Aklım karışık, aklımın karışık olduğu zamanlar pek hayırlı olmuyor. Daha evvel şahit olmuştun bu zamanlara. Ama elbette geçecek. Geçer yani. Hiçbir şey sonsuza kadar sürmez ki. Bunu bildiğim halde neden abartıyorum yaşadıklarımı. Evet, abartıyorum. Bunu ikimiz de kabul etmeliyiz. Hastalıkmış öyleymiş şuymuş filanmış falanmış. Beynimin sağ yarım küresindeki damarlar doğuştan ince olabilirmiş. Yani başka bir damar, başka bir zaman tıkanabilir. Kullandığım o ilaca rağmen. Şimdi beyin damarlarından biri tıkalı olan sadece ben miyim? Hayır, çok daha önemli hastalıklarla öyle sıradan bir şeymiş gibi, abartmadan baş eden insanlar var. Hastalığın önemlisi olur, benimki önemli değil mesela.
Depresyonda olabilirim, midem belki de bu yüzden bu kadar ağrıyor. İstediğim şeyler var, otuz yaş bir şeyler istemek için doğru zaman olmayabilir.

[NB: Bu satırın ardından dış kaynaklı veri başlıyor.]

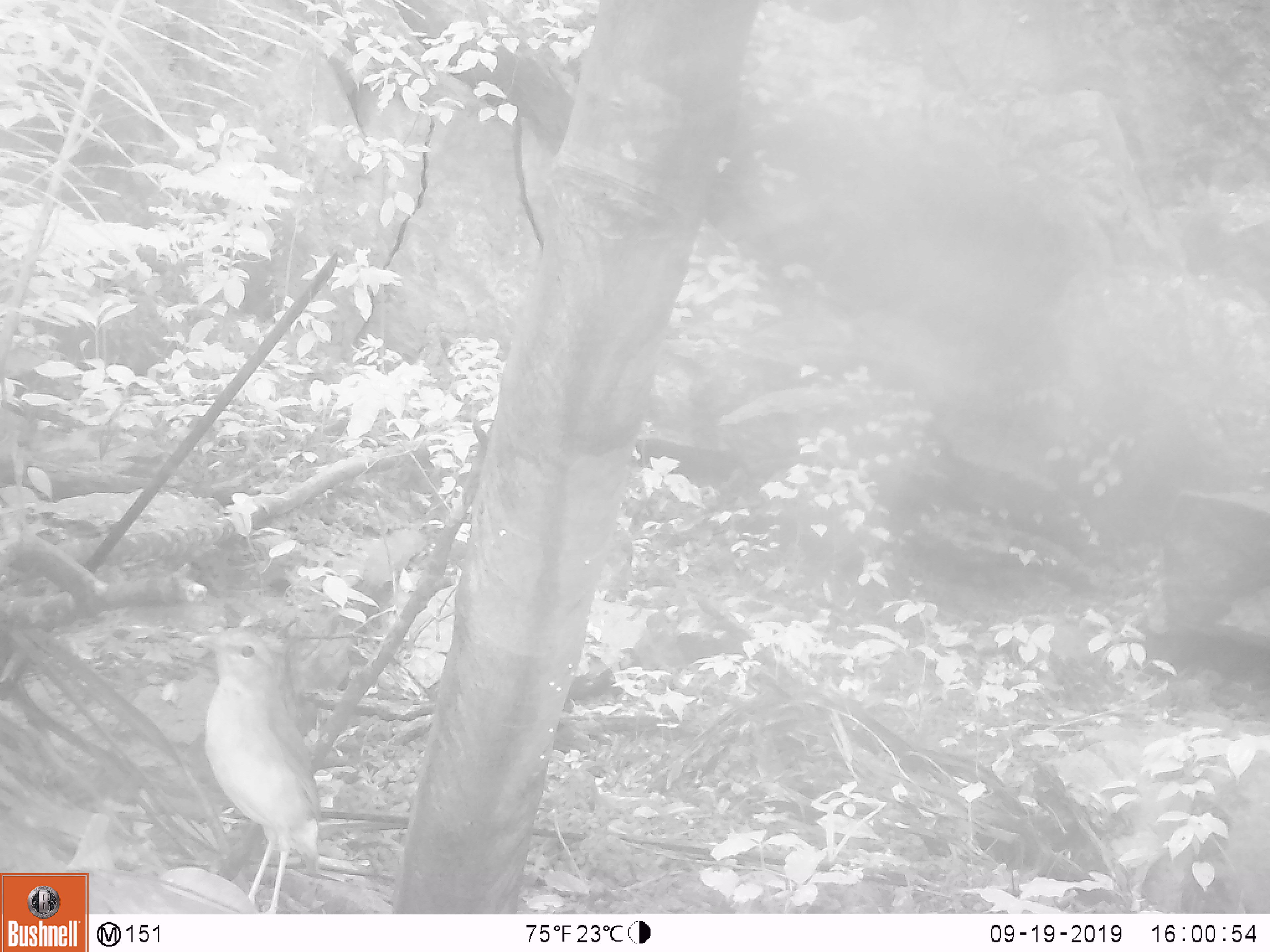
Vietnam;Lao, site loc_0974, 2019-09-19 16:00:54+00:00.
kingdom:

Bak yani, daha bilmediğim, anlamadığım bir sürü şey var. Dün gece saat tam 2’de henüz o telefon konuşması bitmemişken salak olduğumu kabul ettik. Kabul ettik, ben ve o. Eski sevgililerin en iyi yanı bu belki de. Eski sevgililerin iyi bir yanı var mı? Olabiliyormuş. Her şeye rağmen bazı insanların her zaman hayatında olacağını bilmek… Güven veriyor.
Hava puslu, puslu havalarla ilgili söylenen tüm o saçma sözleri unut. Kurutulmuş kayısı çekirdeklerinden falan söz edelim. Yosunlu bir kayanın altına bakmaktan, kaybedecek bir şeyimiz olmamasından yani işte tüm bunlardan söz edelim.
Bazı filmleri seyretmek gerekir, bazı film kahramanlarına üzülür insan; ama mutlaka roman kahramanlarına özenmek gerekir.
Geçecek, sis, pus, yağmur, can sıkıntısı hepsi geçecek. Her şey olması gerektiği gibi olacak.
Biliyorum yine de biraz korkuyorum.
Can kardeşim uyusam biraz, uyandığımda her şey geçmiş olsa. İmkânı yok biliyorum, adam adama savunma şart.
Üstelik beni merak eden birileri var, benim için endişe edenler var. Demek ki bu cümlede “merak etmek” ve “endişe etmek” aynı anlamda kullanılmamış. Demek ki hâlâ umut var.
Sen varsın, zombiler var, derinler var, derinlerde arananlar var, deniz var, eski aşklar var, yeni yenilgiler var.
İyi olmak için bir sürü nedenim var.